Bien commode, la monnaie, pour « faire l’appoint ». Dans la conversation : on jette une petite pièce usée, ça fait le compte. Parle-t-on des gosses, de leurs défauts ? Le dialogue croupit, finissons-en : « La vérité sort de la bouche des enfants, pourtant ». Voilà une conclusion, l’appoint enfin. Hein ! c’est enlevé. Vive la monnaie !
La monnaie, vraie ou fausse, est inappréciable : elle circule. Et, circulant, s’use, s’encrasse.
Depuis quand circule ce mauvais jeton : « La vérité sort de la bouche des enfants ? » Chacun en doute, et le refile au voisin.
« La vérité », est-ce un jouet pour les enfants ?
Bien entendu que la vérité scientifique, philosophique, si elle existe, n’est pas à leur portée. La vérité que nous leur demandons, c’est, simplement, l’exact, le fidèle rapport de ce qu’ils ont fait, vu, senti : une vérité qui tient dans un petit panier d’enfant.
Eh bien ! mais cette vérité-là, si on ouvre le panier, généralement, on ne la trouve pas : ils l’ont, comme la tartine, mangée.
Pourquoi ?
Effet de la contrainte ? Souvent. La crainte du châtiment fait le menteur, la menteuse tous les jours : mensonge social. On en a tant parlé, de ce genre de mensonge, dans la littérature anarchiste, que je n’insisterai pas.
« Pourquoi mentir, puisque ça se découvre ? — On gagne du temps », répond Poil de Carotte.
Voilà le mensonge par crainte des coups.
Une observation sérieuse des enfants révèle plus de complexité dans leur pratique du mensonge.

■ LISTE SOURCE ■

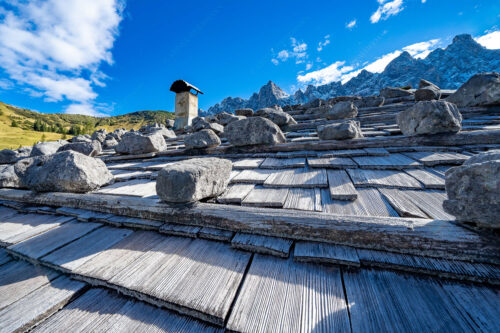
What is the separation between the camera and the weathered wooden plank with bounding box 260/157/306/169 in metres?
2.07

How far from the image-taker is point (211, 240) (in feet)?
3.91

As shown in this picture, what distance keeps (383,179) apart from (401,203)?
40 centimetres

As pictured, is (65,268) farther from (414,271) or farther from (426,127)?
(426,127)

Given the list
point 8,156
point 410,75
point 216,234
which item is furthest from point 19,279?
point 410,75

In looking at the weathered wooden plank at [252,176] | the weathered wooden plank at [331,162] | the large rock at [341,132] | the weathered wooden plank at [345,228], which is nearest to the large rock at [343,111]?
the large rock at [341,132]

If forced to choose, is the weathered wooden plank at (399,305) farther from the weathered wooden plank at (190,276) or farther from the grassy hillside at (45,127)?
the grassy hillside at (45,127)

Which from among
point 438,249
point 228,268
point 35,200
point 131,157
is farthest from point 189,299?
point 131,157

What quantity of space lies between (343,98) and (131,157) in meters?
6.76

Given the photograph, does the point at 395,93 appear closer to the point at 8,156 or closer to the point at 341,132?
the point at 341,132

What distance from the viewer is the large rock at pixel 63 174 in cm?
186

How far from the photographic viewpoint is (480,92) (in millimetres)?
3449

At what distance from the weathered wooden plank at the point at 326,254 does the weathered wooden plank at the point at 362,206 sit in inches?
7.9

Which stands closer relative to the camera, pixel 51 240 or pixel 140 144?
pixel 51 240

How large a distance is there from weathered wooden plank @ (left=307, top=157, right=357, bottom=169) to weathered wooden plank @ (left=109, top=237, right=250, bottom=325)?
1.34 metres
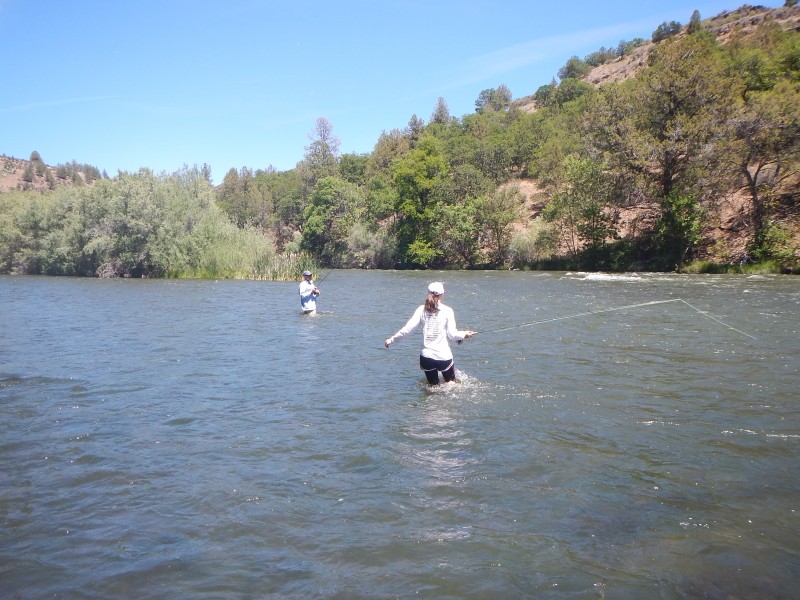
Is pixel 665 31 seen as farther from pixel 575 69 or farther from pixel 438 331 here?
pixel 438 331

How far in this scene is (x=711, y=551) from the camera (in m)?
5.32

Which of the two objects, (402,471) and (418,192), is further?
(418,192)

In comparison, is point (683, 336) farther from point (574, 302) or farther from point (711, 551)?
point (711, 551)

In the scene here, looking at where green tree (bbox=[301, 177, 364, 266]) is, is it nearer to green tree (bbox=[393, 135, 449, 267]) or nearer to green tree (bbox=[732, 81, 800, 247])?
green tree (bbox=[393, 135, 449, 267])

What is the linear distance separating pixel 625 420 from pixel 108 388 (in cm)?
983

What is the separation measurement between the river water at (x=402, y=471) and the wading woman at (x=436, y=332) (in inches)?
23.3

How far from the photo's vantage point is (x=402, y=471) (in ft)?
24.1

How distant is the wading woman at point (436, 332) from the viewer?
10.8m

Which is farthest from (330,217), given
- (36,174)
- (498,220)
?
(36,174)

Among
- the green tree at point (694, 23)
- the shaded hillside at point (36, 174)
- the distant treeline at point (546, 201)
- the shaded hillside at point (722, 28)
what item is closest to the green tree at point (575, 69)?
the shaded hillside at point (722, 28)

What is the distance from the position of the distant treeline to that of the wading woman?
1392 inches

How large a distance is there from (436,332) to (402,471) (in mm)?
3995

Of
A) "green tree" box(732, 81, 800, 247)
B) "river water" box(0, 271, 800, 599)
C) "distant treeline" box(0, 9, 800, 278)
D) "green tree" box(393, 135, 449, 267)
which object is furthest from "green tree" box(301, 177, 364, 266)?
"river water" box(0, 271, 800, 599)

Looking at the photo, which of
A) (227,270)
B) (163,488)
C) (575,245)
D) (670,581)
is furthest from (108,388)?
(575,245)
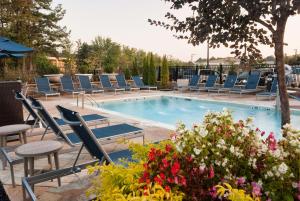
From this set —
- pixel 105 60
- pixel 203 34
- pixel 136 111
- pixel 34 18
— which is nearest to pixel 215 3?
pixel 203 34

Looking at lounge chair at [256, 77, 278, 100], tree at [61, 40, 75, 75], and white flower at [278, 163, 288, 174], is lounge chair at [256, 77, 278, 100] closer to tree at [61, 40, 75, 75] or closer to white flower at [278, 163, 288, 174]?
white flower at [278, 163, 288, 174]

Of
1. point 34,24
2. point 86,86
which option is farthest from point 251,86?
point 34,24

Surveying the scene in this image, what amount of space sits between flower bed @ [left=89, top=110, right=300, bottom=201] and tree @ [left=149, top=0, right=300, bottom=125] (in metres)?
0.62

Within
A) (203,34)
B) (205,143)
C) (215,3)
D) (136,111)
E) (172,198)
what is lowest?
(136,111)

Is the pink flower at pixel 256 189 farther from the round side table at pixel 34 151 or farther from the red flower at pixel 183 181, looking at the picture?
the round side table at pixel 34 151

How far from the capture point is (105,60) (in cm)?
2736

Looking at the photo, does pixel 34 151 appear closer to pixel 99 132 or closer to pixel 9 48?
pixel 99 132

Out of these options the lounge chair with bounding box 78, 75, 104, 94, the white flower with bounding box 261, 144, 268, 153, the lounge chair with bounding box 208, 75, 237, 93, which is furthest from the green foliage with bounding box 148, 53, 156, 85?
the white flower with bounding box 261, 144, 268, 153

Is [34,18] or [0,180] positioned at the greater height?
[34,18]

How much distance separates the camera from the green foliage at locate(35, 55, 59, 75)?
56.8 ft

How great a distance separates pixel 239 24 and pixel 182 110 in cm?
982

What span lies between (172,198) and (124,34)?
2780cm

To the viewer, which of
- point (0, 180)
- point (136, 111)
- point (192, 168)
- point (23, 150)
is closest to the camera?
point (192, 168)

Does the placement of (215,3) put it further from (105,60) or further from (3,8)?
(105,60)
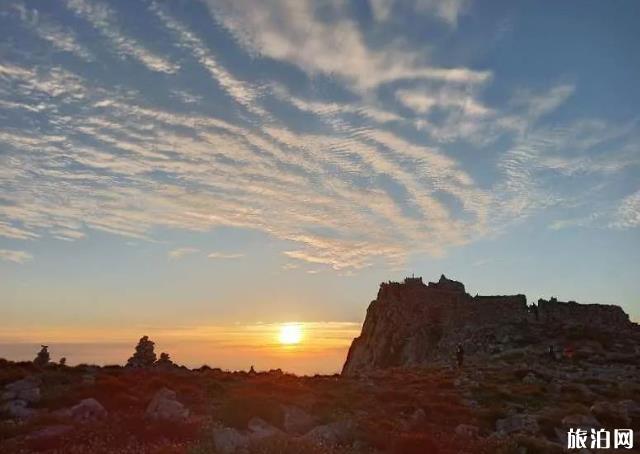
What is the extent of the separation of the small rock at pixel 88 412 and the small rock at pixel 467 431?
1409 cm

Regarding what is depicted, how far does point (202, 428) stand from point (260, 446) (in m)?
4.29

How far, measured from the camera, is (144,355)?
50562 millimetres

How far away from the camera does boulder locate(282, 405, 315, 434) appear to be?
20.0 m

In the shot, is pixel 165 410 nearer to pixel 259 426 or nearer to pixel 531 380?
pixel 259 426

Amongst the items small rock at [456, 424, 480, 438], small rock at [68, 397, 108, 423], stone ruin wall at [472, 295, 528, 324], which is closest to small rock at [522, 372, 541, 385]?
small rock at [456, 424, 480, 438]

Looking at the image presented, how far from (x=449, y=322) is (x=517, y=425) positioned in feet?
171

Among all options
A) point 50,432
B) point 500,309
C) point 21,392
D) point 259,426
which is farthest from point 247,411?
point 500,309

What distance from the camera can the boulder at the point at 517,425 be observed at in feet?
75.9

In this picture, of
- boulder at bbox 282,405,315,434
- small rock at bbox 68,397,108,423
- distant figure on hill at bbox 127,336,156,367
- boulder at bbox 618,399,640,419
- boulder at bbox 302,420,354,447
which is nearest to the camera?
boulder at bbox 302,420,354,447

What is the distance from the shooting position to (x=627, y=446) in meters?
20.5

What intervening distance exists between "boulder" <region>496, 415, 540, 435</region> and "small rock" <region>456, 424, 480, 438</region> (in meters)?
1.08

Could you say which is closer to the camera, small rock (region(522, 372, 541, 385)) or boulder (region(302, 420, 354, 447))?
boulder (region(302, 420, 354, 447))

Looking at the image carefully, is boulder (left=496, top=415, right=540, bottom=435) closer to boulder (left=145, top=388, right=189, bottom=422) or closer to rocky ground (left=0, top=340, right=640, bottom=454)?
rocky ground (left=0, top=340, right=640, bottom=454)

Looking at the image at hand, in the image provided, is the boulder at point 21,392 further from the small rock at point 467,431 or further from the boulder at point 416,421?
the small rock at point 467,431
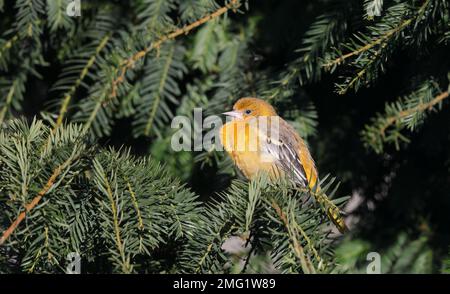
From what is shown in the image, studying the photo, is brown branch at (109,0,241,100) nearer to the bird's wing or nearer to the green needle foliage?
the green needle foliage

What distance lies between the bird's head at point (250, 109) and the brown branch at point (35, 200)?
1280mm

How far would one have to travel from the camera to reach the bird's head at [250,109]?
3.08 meters

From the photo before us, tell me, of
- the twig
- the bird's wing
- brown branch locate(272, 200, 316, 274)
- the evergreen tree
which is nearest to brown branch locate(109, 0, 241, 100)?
the evergreen tree

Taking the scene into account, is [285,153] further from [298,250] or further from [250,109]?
A: [298,250]

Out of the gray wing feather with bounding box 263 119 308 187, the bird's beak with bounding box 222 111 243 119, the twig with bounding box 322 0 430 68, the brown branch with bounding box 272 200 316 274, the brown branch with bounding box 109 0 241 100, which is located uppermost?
the brown branch with bounding box 109 0 241 100

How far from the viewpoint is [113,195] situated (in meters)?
1.98

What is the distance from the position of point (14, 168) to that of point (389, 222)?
85.2 inches

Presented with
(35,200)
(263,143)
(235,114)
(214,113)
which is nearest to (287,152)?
(263,143)

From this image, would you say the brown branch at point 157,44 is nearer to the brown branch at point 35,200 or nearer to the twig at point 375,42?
the twig at point 375,42

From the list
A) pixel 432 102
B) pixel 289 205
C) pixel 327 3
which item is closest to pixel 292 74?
pixel 327 3

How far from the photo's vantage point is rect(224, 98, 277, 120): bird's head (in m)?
3.08

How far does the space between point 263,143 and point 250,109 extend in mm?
376

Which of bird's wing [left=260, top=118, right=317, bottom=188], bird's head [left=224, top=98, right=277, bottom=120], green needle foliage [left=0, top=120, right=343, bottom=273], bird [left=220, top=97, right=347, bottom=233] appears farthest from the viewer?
bird's wing [left=260, top=118, right=317, bottom=188]

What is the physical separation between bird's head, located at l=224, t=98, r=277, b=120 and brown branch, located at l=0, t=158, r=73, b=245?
4.20 ft
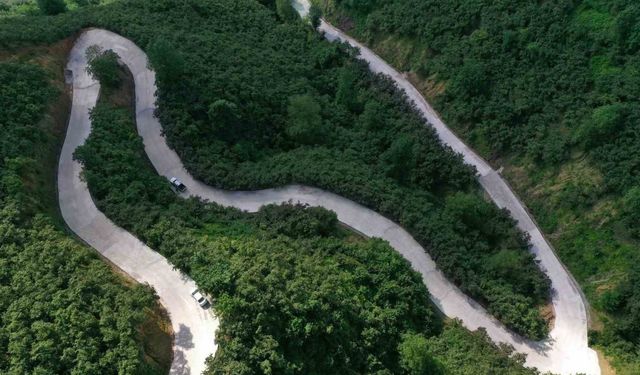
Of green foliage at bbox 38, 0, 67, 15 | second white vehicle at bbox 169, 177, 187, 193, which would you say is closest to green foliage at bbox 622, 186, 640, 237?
second white vehicle at bbox 169, 177, 187, 193

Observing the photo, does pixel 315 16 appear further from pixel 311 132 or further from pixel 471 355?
pixel 471 355

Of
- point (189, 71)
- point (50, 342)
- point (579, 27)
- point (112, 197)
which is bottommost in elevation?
point (50, 342)

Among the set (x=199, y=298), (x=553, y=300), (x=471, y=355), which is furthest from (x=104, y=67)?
(x=553, y=300)

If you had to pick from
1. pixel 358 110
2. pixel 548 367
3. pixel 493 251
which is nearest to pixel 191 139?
pixel 358 110

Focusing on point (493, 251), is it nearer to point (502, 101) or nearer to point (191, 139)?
point (502, 101)

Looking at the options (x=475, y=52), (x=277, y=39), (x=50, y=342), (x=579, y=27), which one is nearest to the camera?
(x=50, y=342)

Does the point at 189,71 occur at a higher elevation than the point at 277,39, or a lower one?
lower

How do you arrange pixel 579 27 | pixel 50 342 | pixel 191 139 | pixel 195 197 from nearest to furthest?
pixel 50 342, pixel 195 197, pixel 191 139, pixel 579 27

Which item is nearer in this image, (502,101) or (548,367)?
(548,367)
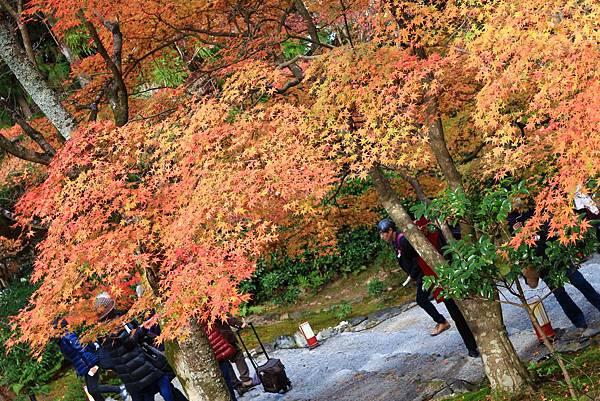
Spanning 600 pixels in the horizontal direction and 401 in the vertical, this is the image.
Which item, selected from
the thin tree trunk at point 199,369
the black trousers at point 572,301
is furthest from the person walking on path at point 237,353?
the black trousers at point 572,301

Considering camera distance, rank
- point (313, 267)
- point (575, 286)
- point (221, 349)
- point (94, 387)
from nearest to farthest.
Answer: point (575, 286)
point (221, 349)
point (94, 387)
point (313, 267)

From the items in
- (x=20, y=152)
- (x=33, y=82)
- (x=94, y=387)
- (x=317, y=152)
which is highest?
(x=33, y=82)

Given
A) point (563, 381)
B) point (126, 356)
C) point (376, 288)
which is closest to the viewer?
point (563, 381)

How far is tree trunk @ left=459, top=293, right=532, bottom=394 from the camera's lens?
5.96 m

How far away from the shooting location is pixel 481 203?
5359 millimetres

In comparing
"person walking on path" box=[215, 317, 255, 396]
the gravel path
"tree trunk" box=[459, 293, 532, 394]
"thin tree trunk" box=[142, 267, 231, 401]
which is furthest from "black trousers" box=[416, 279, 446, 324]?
"thin tree trunk" box=[142, 267, 231, 401]

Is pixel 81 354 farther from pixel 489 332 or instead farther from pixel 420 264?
pixel 489 332

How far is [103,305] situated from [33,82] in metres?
2.97

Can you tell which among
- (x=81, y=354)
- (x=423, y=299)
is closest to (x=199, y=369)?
Answer: (x=81, y=354)

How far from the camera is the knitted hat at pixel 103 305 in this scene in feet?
21.4

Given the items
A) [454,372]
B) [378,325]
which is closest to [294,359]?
[378,325]

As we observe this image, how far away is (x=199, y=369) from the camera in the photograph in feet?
22.2

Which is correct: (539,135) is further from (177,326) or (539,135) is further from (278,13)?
(278,13)

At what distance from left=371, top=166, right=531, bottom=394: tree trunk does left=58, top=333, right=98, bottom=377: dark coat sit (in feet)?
13.6
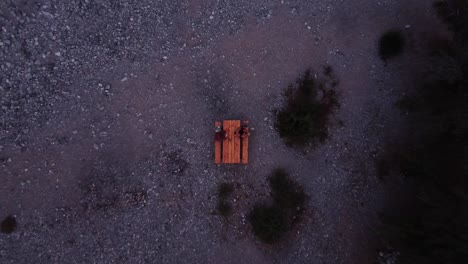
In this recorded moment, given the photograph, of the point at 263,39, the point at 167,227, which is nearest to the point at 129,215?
the point at 167,227

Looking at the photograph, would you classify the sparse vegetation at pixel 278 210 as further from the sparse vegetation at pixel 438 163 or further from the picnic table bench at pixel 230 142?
the sparse vegetation at pixel 438 163

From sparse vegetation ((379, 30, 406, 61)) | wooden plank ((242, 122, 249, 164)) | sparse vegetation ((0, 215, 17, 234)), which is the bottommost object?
sparse vegetation ((0, 215, 17, 234))

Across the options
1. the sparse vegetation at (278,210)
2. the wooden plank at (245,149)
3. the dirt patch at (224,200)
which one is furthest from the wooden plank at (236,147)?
the sparse vegetation at (278,210)

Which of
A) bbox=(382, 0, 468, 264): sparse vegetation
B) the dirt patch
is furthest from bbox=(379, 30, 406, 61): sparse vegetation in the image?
the dirt patch

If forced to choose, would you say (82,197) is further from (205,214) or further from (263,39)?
(263,39)

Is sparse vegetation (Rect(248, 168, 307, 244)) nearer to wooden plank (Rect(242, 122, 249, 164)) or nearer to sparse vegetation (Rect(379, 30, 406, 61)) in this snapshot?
wooden plank (Rect(242, 122, 249, 164))

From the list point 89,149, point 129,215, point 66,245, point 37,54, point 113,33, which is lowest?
point 66,245
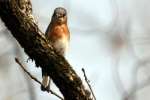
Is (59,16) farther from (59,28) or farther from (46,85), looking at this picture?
(46,85)

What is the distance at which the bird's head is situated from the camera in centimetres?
467

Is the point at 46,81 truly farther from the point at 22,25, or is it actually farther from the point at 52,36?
the point at 52,36

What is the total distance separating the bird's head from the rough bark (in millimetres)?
2430

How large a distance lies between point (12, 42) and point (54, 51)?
2909 millimetres

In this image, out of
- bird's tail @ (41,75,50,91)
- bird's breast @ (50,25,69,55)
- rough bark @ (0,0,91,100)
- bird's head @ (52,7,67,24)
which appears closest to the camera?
rough bark @ (0,0,91,100)

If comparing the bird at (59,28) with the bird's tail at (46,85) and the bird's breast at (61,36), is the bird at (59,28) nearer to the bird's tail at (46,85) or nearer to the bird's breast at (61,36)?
the bird's breast at (61,36)

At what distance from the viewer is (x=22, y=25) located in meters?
2.10

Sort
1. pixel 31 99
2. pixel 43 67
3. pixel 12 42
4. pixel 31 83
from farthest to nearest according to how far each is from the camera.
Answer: pixel 12 42 < pixel 31 83 < pixel 31 99 < pixel 43 67

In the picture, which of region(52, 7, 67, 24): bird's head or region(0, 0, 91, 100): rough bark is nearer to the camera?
region(0, 0, 91, 100): rough bark

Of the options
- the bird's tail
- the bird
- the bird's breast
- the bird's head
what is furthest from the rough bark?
the bird's head

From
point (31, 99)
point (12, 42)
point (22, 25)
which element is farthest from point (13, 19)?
point (12, 42)

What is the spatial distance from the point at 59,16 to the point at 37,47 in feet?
8.27

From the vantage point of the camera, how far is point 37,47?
2.17 meters

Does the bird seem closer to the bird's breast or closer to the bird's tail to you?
the bird's breast
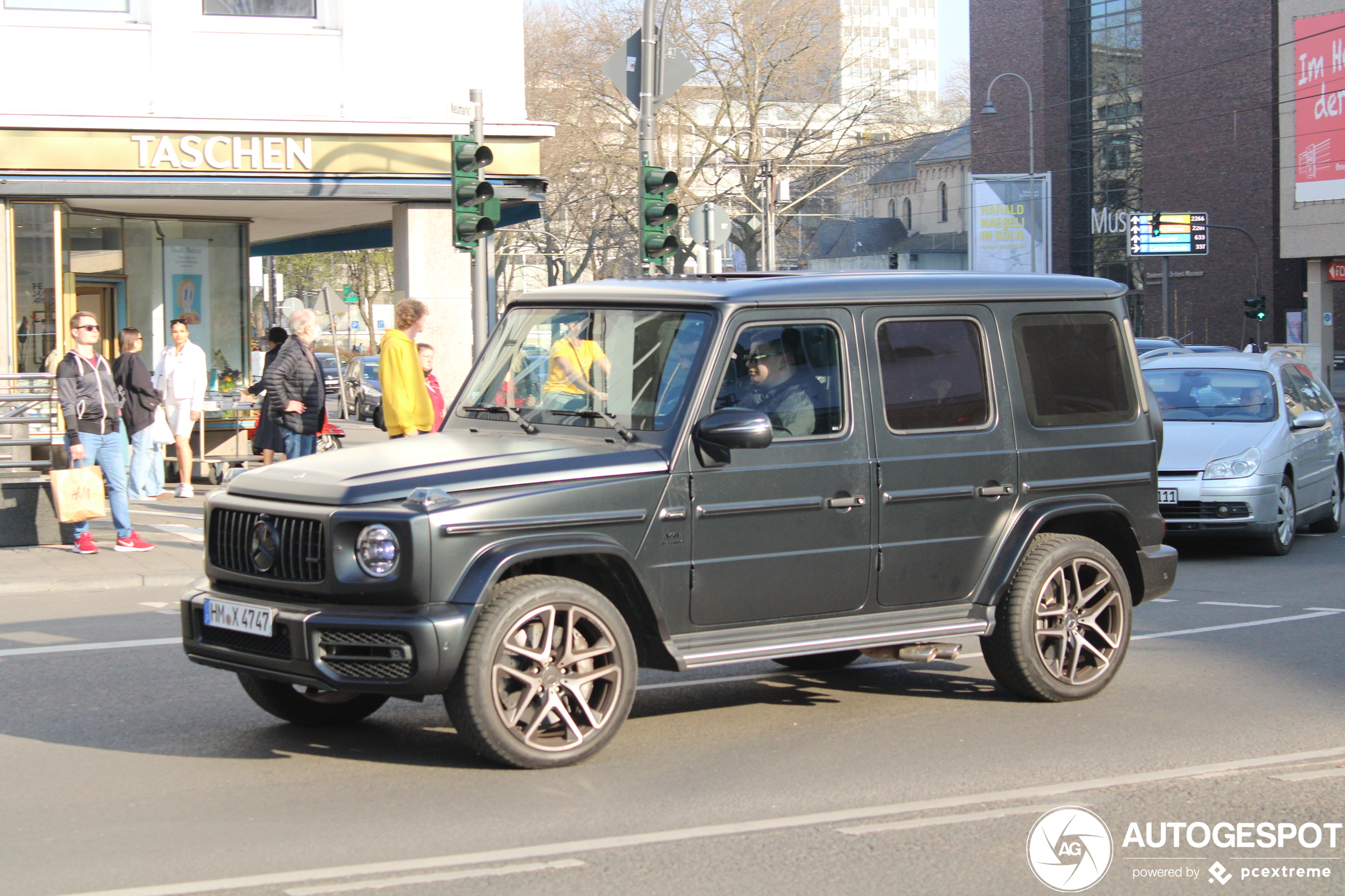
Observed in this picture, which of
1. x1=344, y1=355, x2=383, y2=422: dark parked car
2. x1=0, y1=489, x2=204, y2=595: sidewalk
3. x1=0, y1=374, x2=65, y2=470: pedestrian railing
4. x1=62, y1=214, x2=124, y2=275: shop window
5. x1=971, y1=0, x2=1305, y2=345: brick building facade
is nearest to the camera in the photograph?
x1=0, y1=489, x2=204, y2=595: sidewalk

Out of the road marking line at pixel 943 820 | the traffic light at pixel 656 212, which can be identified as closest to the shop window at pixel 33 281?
the traffic light at pixel 656 212

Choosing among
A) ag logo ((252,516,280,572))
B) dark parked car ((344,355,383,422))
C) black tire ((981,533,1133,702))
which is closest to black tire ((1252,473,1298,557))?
black tire ((981,533,1133,702))

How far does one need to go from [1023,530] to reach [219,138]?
542 inches

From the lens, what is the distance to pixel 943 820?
5082mm

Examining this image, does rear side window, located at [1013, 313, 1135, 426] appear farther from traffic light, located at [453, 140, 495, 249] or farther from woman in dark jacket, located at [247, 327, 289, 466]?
traffic light, located at [453, 140, 495, 249]

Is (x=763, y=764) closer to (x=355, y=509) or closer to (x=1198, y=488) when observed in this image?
(x=355, y=509)

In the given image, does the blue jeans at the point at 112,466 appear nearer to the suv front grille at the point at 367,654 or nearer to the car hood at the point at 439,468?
the car hood at the point at 439,468

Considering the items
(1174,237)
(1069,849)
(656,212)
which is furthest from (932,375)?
(1174,237)

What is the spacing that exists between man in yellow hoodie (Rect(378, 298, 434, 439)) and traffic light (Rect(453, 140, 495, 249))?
13.5ft

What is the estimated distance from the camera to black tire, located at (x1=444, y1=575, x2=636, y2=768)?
212 inches

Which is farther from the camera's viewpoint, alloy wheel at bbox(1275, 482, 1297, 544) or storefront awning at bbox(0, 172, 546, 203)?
storefront awning at bbox(0, 172, 546, 203)

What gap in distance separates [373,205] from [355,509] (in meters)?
15.0

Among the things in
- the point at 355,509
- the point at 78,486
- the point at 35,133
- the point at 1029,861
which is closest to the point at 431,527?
the point at 355,509

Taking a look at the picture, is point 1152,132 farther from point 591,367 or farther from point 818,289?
point 591,367
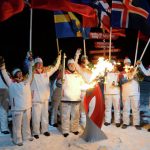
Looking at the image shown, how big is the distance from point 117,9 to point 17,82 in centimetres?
402

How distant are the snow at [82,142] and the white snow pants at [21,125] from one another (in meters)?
0.20

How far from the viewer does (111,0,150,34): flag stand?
12234 mm

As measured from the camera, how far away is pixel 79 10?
1202cm

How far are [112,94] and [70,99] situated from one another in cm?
171

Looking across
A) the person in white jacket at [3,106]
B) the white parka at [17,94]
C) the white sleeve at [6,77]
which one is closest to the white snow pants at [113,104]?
the white parka at [17,94]

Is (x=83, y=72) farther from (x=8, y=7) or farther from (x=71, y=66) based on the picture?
(x=8, y=7)

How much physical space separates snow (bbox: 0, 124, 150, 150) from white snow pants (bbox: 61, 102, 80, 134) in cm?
22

■ OBJECTIFS ■
a - Dans l'extrait sur le mensonge des enfants, que répond Poil de Carotte quand on lui demande pourquoi mentir, puisque ça se découvre ?
b - Convertissez en une liste JSON de chaînes les lignes de la liste source, de la ligne contenant « If forced to choose, would » jusqu'à la ligne contenant « 2909 millimetres » incluse. Mettez une chaîne par ligne et omettez les lignes vides ainsi que les images.

■ CORRIGÉ DES EXERCICES ■
a - Il répond : « On gagne du temps. »

b -
[
  "If forced to choose, would you say (82,197) is further from (205,214) or further from (263,39)?",
  "(263,39)",
  "Is sparse vegetation (Rect(248, 168, 307, 244)) nearer to wooden plank (Rect(242, 122, 249, 164)) or nearer to sparse vegetation (Rect(379, 30, 406, 61)) in this snapshot?",
  "wooden plank (Rect(242, 122, 249, 164))",
  "From the list point 89,149, point 129,215, point 66,245, point 37,54, point 113,33, which is lowest?",
  "point 66,245",
  "Is (59,16) farther from (59,28) or farther from (46,85), looking at this picture?",
  "(46,85)",
  "What is the distance at which the bird's head is situated from the camera in centimetres?",
  "467",
  "Is the point at 46,81 truly farther from the point at 22,25, or is it actually farther from the point at 52,36?",
  "the point at 52,36",
  "What is the total distance separating the bird's head from the rough bark (in millimetres)?",
  "2430",
  "How large a distance lies between point (12, 42) and point (54, 51)?",
  "2909 millimetres"
]